Pobre e negra, Elza ainda enfrentou, além do machismo, o preconceito racial e de classe, numa impressionante história contada recentemente em biografia escrita por Zeca Camargo. Em outubro do ano passado, Elza participou, como ela mesma, do videoclipe “Escuta as Minas”, ao lado de nomes como Karol Conka, Tiê, Mart’nália e As Bahias e a Cozinha Mineira, que interpretavam, entre outras, as compositoras Maysa e Chiquinha Gonzaga. “O feminismo é essencial. Fico machucada com a homofobia. Acho incrível as pessoas não terem liberdade para seguir suas vontades. Não quero agredir ninguém, apenas ser quem eu sou”, reclama.

Numa das músicas mais emblemáticas do último disco, Elza dispara: “Mil nações moldaram minha cara/ Minha voz uso pra dizer o que se cala/ O meu país é meu lugar de fala”, versos de “O Que Se Cala” (Douglas Germano). “Vivemos um momento de ódio, isso é muito triste. Acho que está tudo errado, mas podemos tentar consertar. Depende do povo, está nas nossas mãos, não temos mais opinião? O que estamos esperando?”, conclama a artista.

Novidades. Julho já está todo reservado na agenda de Elza Soares, quando ela inicia uma nova turnê pela Europa, sem nenhum deslumbramento. “O Brasil é o maior país do mundo, e olha que já viajei esse planeta todo. Quando dizem que somos pobres, fico triste, porque somos um país rico, libertário, não podemos perder isso. Se não roubassem tanto, o povo não passaria tanta necessidade”, desabafa. 

Essa não é a única novidade da intérprete, que vai ganhar uma nova cinebiografia protagonizada por Taís Araújo, ainda sem data de estreia.
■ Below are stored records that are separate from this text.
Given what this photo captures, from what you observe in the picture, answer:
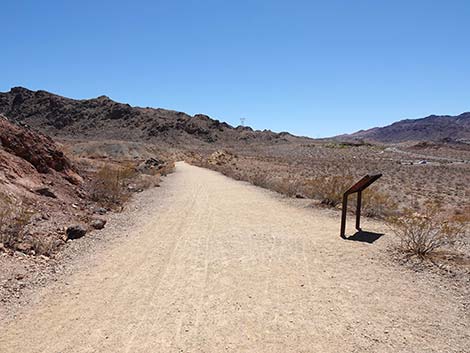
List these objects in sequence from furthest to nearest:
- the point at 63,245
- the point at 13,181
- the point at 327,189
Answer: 1. the point at 327,189
2. the point at 13,181
3. the point at 63,245

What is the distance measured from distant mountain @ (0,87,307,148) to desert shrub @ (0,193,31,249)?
91157 mm

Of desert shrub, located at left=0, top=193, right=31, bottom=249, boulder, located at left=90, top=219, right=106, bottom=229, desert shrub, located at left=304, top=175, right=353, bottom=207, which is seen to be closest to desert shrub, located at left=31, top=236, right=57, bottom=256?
desert shrub, located at left=0, top=193, right=31, bottom=249

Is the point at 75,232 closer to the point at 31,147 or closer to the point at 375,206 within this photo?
the point at 31,147

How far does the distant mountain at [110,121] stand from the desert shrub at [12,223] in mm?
91157

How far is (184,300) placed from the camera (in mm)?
5645

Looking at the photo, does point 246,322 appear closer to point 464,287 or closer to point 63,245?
point 464,287

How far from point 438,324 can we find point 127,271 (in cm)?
482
O próximo disco, produzido por Rafael Ramos, segue cercado de mistérios. “Já escolhi as músicas, vai ser um disco ‘fortésimo’, com o dedinho na ferida, é tudo que posso contar”, disfarça ela, que aproveita a deixa para reforçar seu mantra. “Sou livre para cantar de tudo, tenho a coluna operada, mas a garganta é ótima”, garante. 

Com 83 trabalhos lançados no mercado fonográfico, Elza se prepara para ser tema da Mocidade Independente em 2020, quando ela completará 90 anos. A ligação vem de longe. Em 1975, ela foi a primeira mulher a puxar um samba-enredo na avenida, com “Salve a Mocidade”. “Você virar enredo é uma coisa de louco, mas eu sou merecedora”, afirma, sem falsa modéstia. “Carnaval é liberdade, onde o povo sofrido do Brasil tem o seu momento de alegria e brincadeira”, conclui.

Show “Deus É Mulher”, de Elza Soares. Neste sábado (11), às 21h30, no Sesc Palladium (rua Rio de Janeiro, 1.046, centro). Ingressos de R$ 45 a R$ 150.